Additionally, the charging cables for the 3 and 4 are the same and can be swapped, if needed. The Charge 2’s cable, however, isn’t compatible with its more recent siblings.


It’s hard to compare the price of these three fitness trackers because Fitbit lowers the cost of their older models when they introduce a new upgrade. When the Charge 2 and 3 were introduced, they both had an MSRP of $149.95.

Since then, the Charge 2 has been discontinued, and the Charge 3’s price dropped down to $99.95 (as of June 2020). On the other hand, the Charge 4 is now listed at $149.95 – the same price its predecessors were listed when they first hit the market.

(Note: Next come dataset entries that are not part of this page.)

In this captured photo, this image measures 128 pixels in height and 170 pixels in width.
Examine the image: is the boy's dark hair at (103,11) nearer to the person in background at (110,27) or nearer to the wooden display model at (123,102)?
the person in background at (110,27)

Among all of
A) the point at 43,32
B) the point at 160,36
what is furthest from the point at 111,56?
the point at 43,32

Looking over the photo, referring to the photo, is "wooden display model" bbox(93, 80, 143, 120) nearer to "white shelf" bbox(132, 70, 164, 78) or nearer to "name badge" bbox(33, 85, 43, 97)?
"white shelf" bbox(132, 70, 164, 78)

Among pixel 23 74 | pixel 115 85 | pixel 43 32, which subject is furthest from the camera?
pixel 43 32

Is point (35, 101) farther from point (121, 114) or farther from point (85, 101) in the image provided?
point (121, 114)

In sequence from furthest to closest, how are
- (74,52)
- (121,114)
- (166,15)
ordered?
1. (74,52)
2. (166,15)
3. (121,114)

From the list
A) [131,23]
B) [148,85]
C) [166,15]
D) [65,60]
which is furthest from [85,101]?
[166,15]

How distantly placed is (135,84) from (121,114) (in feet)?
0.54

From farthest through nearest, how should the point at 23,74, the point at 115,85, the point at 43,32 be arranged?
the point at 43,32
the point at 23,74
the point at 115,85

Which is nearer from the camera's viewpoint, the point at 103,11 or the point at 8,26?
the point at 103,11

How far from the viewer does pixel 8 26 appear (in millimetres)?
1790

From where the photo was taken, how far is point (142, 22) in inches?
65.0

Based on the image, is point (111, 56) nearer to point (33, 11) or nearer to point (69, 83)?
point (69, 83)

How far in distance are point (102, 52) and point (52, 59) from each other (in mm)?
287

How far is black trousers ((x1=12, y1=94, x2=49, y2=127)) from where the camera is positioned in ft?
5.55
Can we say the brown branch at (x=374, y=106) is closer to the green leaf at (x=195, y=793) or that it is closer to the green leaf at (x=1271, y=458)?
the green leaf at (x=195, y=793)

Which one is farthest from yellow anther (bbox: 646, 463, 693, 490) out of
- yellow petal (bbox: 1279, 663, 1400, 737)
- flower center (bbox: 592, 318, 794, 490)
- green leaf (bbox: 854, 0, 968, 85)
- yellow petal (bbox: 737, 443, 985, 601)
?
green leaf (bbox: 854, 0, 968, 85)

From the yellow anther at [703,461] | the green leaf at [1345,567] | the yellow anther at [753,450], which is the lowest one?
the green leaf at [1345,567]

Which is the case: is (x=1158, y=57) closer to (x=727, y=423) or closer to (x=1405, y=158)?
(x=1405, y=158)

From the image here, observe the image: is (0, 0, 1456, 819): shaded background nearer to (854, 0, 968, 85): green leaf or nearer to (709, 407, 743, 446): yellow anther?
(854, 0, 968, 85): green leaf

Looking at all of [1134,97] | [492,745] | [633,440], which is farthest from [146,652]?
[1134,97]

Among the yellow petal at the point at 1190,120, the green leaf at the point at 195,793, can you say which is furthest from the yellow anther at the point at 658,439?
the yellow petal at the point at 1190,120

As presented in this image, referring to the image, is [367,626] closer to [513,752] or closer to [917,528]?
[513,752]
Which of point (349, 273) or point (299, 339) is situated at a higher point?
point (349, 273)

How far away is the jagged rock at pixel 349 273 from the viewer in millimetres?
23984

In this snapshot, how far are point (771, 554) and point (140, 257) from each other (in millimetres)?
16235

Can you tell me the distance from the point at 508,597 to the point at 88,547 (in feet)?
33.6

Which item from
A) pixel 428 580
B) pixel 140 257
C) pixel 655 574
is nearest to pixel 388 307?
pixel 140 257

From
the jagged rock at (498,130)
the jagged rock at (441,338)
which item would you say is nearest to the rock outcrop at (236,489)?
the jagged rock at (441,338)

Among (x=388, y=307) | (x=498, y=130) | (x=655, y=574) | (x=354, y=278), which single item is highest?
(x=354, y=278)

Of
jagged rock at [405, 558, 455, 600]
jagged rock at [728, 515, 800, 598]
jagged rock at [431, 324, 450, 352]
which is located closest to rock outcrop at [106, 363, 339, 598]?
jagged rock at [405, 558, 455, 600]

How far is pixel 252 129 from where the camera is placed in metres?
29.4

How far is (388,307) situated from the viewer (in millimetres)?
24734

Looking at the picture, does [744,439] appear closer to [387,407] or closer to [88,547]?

In theory, if you consider that we’ve seen about a 9% inflation rate from 2014 to 2020, then technically consumers are getting an even better price on the Charge 4 than they did on the Charge 2 or 3. Plus, the Charge 4 is jam-packed full of features that designers didn’t even contemplate adding to the Charge 2, so this latest Fitbit model is a solid deal.

The Fitbit Charge 4: Worth The Upgrade?

If you have the Charge 2 or Charge 3, you might be wondering if it’s time to upgrade. Considering the Charge 4 is lightyears ahead of the Charge 2 (in terms of overall functionality), we’d say it’s probably time to move on.

However, if you’re a proud owner of a fully-functioning Charge 3, you don’t necessarily need to buy the Charge 4 right away. Unless you’re dying to have Spotify control from your Fitbit or you really want built-in GPS, there’s not much of a difference between the Charge 3 and 4.

The verdict? The Charge 4 is fantastic, and it’s an excellent initial investment for your first fitness tracker. If you have the Charge 2, you should seriously consider upgrading it. However, if you know and love your Charge 3, we wouldn’t necessarily rush to put the Charge 4 into your online shopping cart unless your old tracker is at the end of its usable lifespan.